Reproduce every one of the records below word for word, leaving out the pictures.
** Start Data supplied **
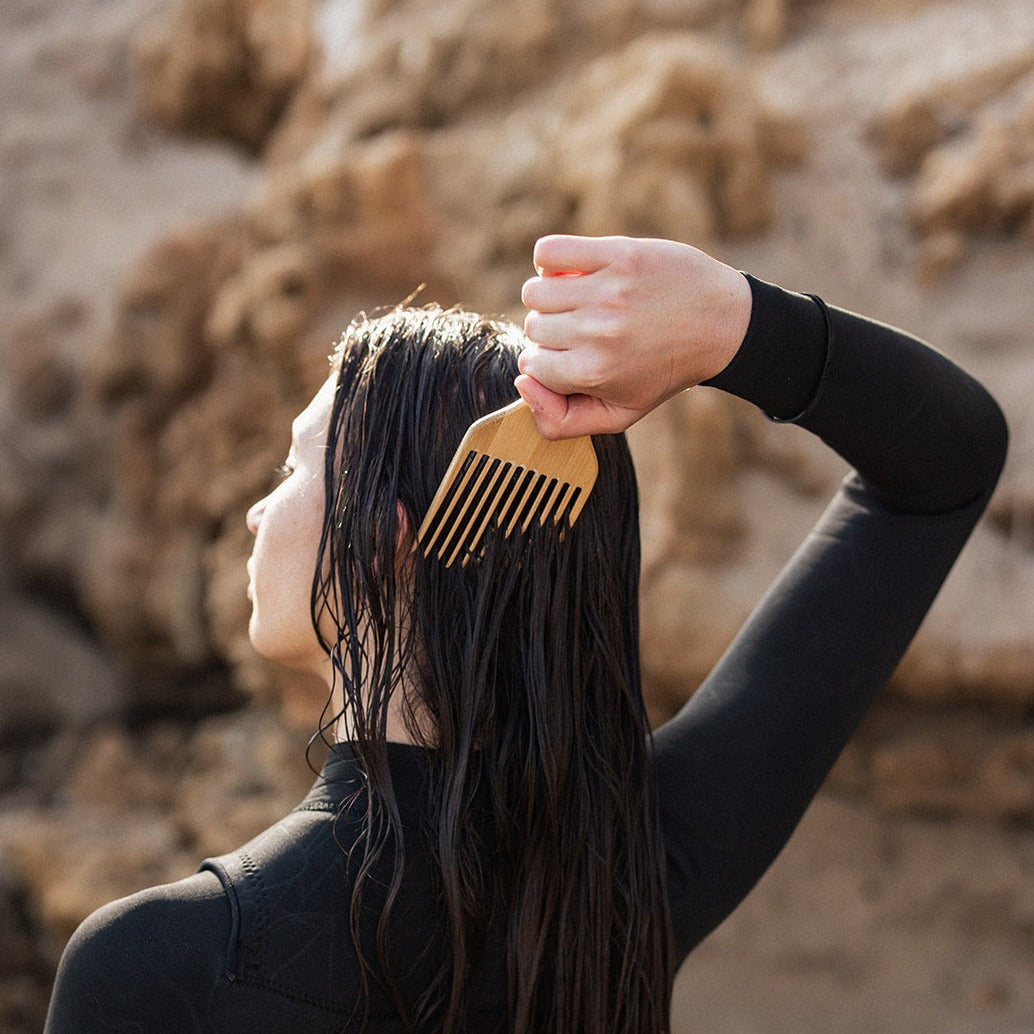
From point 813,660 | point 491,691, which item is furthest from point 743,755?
point 491,691

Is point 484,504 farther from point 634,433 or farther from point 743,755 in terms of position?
point 634,433

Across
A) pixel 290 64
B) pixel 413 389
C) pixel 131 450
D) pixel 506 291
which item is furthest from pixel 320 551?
pixel 290 64

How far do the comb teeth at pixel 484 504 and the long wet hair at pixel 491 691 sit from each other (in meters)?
0.02

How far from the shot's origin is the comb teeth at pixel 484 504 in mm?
861

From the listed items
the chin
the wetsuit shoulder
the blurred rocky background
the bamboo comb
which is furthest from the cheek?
the blurred rocky background

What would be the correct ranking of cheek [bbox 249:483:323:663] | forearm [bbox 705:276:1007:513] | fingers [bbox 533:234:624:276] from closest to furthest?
fingers [bbox 533:234:624:276] < forearm [bbox 705:276:1007:513] < cheek [bbox 249:483:323:663]

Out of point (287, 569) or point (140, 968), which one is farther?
point (287, 569)

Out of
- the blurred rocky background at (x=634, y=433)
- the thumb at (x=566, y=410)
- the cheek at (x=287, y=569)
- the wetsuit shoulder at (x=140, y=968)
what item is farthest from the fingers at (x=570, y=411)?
the blurred rocky background at (x=634, y=433)

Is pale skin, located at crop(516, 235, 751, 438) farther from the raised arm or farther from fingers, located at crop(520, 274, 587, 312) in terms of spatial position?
the raised arm

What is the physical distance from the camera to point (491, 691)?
927 millimetres

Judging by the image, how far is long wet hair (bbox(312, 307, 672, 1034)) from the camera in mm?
911

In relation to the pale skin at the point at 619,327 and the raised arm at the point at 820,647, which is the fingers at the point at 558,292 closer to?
the pale skin at the point at 619,327

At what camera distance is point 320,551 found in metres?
0.94

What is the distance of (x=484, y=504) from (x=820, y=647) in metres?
0.39
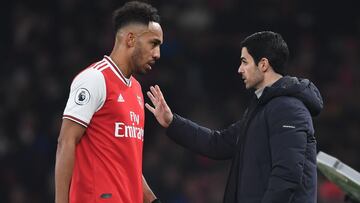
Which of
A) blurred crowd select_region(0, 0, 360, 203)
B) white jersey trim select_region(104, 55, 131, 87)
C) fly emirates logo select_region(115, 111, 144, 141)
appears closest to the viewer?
fly emirates logo select_region(115, 111, 144, 141)

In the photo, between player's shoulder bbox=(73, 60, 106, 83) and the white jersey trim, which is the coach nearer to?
the white jersey trim

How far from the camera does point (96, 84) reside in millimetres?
4324

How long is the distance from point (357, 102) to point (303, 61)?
917mm

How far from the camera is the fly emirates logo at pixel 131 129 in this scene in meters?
4.39

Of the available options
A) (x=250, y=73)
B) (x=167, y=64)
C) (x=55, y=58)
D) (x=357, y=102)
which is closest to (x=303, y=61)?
(x=357, y=102)

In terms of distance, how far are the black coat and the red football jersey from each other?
0.61 meters

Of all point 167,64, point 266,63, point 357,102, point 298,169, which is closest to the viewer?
point 298,169

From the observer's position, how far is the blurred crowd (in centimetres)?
901

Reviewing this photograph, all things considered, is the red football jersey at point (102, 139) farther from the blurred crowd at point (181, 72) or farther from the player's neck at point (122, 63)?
the blurred crowd at point (181, 72)

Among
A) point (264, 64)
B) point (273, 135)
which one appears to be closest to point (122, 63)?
point (264, 64)

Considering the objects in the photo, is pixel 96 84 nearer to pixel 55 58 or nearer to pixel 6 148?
pixel 6 148

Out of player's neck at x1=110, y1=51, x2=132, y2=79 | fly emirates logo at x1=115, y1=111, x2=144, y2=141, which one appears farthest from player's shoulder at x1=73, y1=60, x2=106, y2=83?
fly emirates logo at x1=115, y1=111, x2=144, y2=141

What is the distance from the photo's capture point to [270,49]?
4.57m

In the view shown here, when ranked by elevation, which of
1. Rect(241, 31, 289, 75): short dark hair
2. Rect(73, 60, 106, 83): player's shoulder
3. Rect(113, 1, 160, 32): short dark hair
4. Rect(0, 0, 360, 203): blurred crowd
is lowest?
Rect(0, 0, 360, 203): blurred crowd
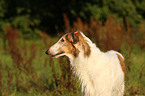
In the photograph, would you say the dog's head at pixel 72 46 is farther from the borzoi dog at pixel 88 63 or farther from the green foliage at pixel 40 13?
the green foliage at pixel 40 13

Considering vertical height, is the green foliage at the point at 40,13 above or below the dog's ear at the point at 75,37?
above

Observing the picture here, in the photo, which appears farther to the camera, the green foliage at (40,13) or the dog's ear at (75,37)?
the green foliage at (40,13)

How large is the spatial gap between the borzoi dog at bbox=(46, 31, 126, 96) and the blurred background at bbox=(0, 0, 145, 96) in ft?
0.95

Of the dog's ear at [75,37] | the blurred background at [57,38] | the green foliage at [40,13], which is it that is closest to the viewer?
the dog's ear at [75,37]

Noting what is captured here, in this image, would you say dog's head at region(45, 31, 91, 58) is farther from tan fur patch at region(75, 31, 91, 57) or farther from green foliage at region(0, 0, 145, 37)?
green foliage at region(0, 0, 145, 37)

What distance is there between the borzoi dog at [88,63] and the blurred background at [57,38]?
0.95 feet

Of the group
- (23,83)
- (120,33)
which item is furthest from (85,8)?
(23,83)

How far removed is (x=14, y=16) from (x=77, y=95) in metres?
14.2

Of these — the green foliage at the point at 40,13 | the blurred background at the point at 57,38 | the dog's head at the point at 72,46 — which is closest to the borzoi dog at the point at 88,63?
the dog's head at the point at 72,46

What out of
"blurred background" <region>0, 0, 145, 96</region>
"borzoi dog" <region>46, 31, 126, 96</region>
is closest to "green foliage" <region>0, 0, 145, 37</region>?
"blurred background" <region>0, 0, 145, 96</region>

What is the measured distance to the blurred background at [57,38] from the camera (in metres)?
5.08

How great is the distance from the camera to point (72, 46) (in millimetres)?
3404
** End Data supplied **
Response to the task ->
From point 813,660 | point 491,691, which item is furthest from point 743,755?
point 491,691

Is point 484,504 farther from point 634,433 or farther from point 743,755 in terms of position?
point 634,433

Across
A) pixel 290 64
B) pixel 413 389
C) pixel 131 450
D) pixel 506 291
which item is furthest from pixel 320 551?
pixel 290 64

How far do the comb teeth at pixel 484 504 and the long wet hair at pixel 491 691 sit from each other (in meters)?
0.02

How far from the shot's origin is the comb teeth at pixel 484 504 in mm?
861

From the listed items
the chin
the wetsuit shoulder
the blurred rocky background
the bamboo comb
which is furthest from the cheek?
the blurred rocky background

What would be the correct ranking of cheek [bbox 249:483:323:663] | forearm [bbox 705:276:1007:513] | fingers [bbox 533:234:624:276] from closest to furthest?
fingers [bbox 533:234:624:276] < forearm [bbox 705:276:1007:513] < cheek [bbox 249:483:323:663]

Out of point (287, 569) or point (140, 968), which one is farther?
point (287, 569)

Out of
- the blurred rocky background at (x=634, y=433)
- the thumb at (x=566, y=410)
- the cheek at (x=287, y=569)
- the wetsuit shoulder at (x=140, y=968)
what item is farthest from the fingers at (x=570, y=411)?
the blurred rocky background at (x=634, y=433)

Is pale skin, located at crop(516, 235, 751, 438) farther from the raised arm or farther from fingers, located at crop(520, 274, 587, 312) in terms of spatial position?
the raised arm

What is the physical distance from the camera to point (491, 691)?
927 millimetres

Judging by the image, how far is long wet hair (bbox(312, 307, 672, 1034)) from the camera in mm?
911

In relation to the pale skin at the point at 619,327 and the raised arm at the point at 820,647, which is the fingers at the point at 558,292 closer to?
the pale skin at the point at 619,327

At what camera distance is point 320,551 found in metres?
0.94

What is the distance of (x=484, y=504) from (x=820, y=647) in metres?
0.39
Which of
A) blurred crowd select_region(0, 0, 360, 203)
B) white jersey trim select_region(104, 55, 131, 87)
C) fly emirates logo select_region(115, 111, 144, 141)
appears closest to the viewer?
fly emirates logo select_region(115, 111, 144, 141)

In the photo, between player's shoulder bbox=(73, 60, 106, 83) and the white jersey trim, which is the coach nearer to?
the white jersey trim

How far from the camera does point (96, 84) reside in millimetres?
4324

How long is the distance from point (357, 102) to point (303, 61)?
917mm

How far from the camera is the fly emirates logo at pixel 131 129 in this scene in meters?
4.39

Of the available options
A) (x=250, y=73)
B) (x=167, y=64)
C) (x=55, y=58)
D) (x=357, y=102)
which is closest to (x=303, y=61)?
(x=357, y=102)

In terms of distance, how far are the black coat and the red football jersey from each other?
0.61 meters

Of all point 167,64, point 266,63, point 357,102, point 298,169, which is closest to the viewer?
point 298,169

From the observer's position, how far is the blurred crowd (in centimetres)?
901

Reviewing this photograph, all things considered, is the red football jersey at point (102, 139) farther from the blurred crowd at point (181, 72) or farther from the player's neck at point (122, 63)?
the blurred crowd at point (181, 72)

Among
A) point (264, 64)
B) point (273, 135)
which one appears to be closest to point (122, 63)?
point (264, 64)

Considering the objects in the photo, is pixel 96 84 nearer to pixel 55 58 or nearer to pixel 6 148?
pixel 6 148

Out of player's neck at x1=110, y1=51, x2=132, y2=79 | fly emirates logo at x1=115, y1=111, x2=144, y2=141, which one appears farthest from player's shoulder at x1=73, y1=60, x2=106, y2=83?
fly emirates logo at x1=115, y1=111, x2=144, y2=141

What is the distance from the photo's capture point to [270,49]?
4.57m

In the view shown here, when ranked by elevation, which of
1. Rect(241, 31, 289, 75): short dark hair
2. Rect(73, 60, 106, 83): player's shoulder
3. Rect(113, 1, 160, 32): short dark hair
4. Rect(0, 0, 360, 203): blurred crowd
is lowest?
Rect(0, 0, 360, 203): blurred crowd
In the photograph, would you say the dog's head at pixel 72 46 is farther from the borzoi dog at pixel 88 63 or farther from the green foliage at pixel 40 13?
the green foliage at pixel 40 13

Considering vertical height, is the green foliage at the point at 40,13 above or below the dog's ear at the point at 75,37?
above

Observing the picture here, in the photo, which appears farther to the camera, the green foliage at (40,13) or the dog's ear at (75,37)?
the green foliage at (40,13)

How large is the spatial gap between the borzoi dog at bbox=(46, 31, 126, 96) and the blurred background at bbox=(0, 0, 145, 96) in ft?
0.95

Of the dog's ear at [75,37] | the blurred background at [57,38] | the green foliage at [40,13], which is it that is closest to the viewer?
the dog's ear at [75,37]

Noting what is captured here, in this image, would you say dog's head at region(45, 31, 91, 58) is farther from tan fur patch at region(75, 31, 91, 57) or farther from green foliage at region(0, 0, 145, 37)?
green foliage at region(0, 0, 145, 37)

What distance is there between the borzoi dog at [88,63] and the blurred background at [57,38]?
0.95 feet

Of the group
- (23,83)
- (120,33)
which item is furthest from (85,8)?
(23,83)

How far removed is (x=14, y=16) from (x=77, y=95) in metres?
14.2

Of these — the green foliage at the point at 40,13 | the blurred background at the point at 57,38 | the dog's head at the point at 72,46 — which is closest to the borzoi dog at the point at 88,63?
the dog's head at the point at 72,46

What out of
"blurred background" <region>0, 0, 145, 96</region>
"borzoi dog" <region>46, 31, 126, 96</region>
is closest to "green foliage" <region>0, 0, 145, 37</region>?
"blurred background" <region>0, 0, 145, 96</region>

What is the measured distance to the blurred background at [57,38] from the camera (in metres)?
5.08

How great is the distance from the camera to point (72, 46) (in millimetres)?
3404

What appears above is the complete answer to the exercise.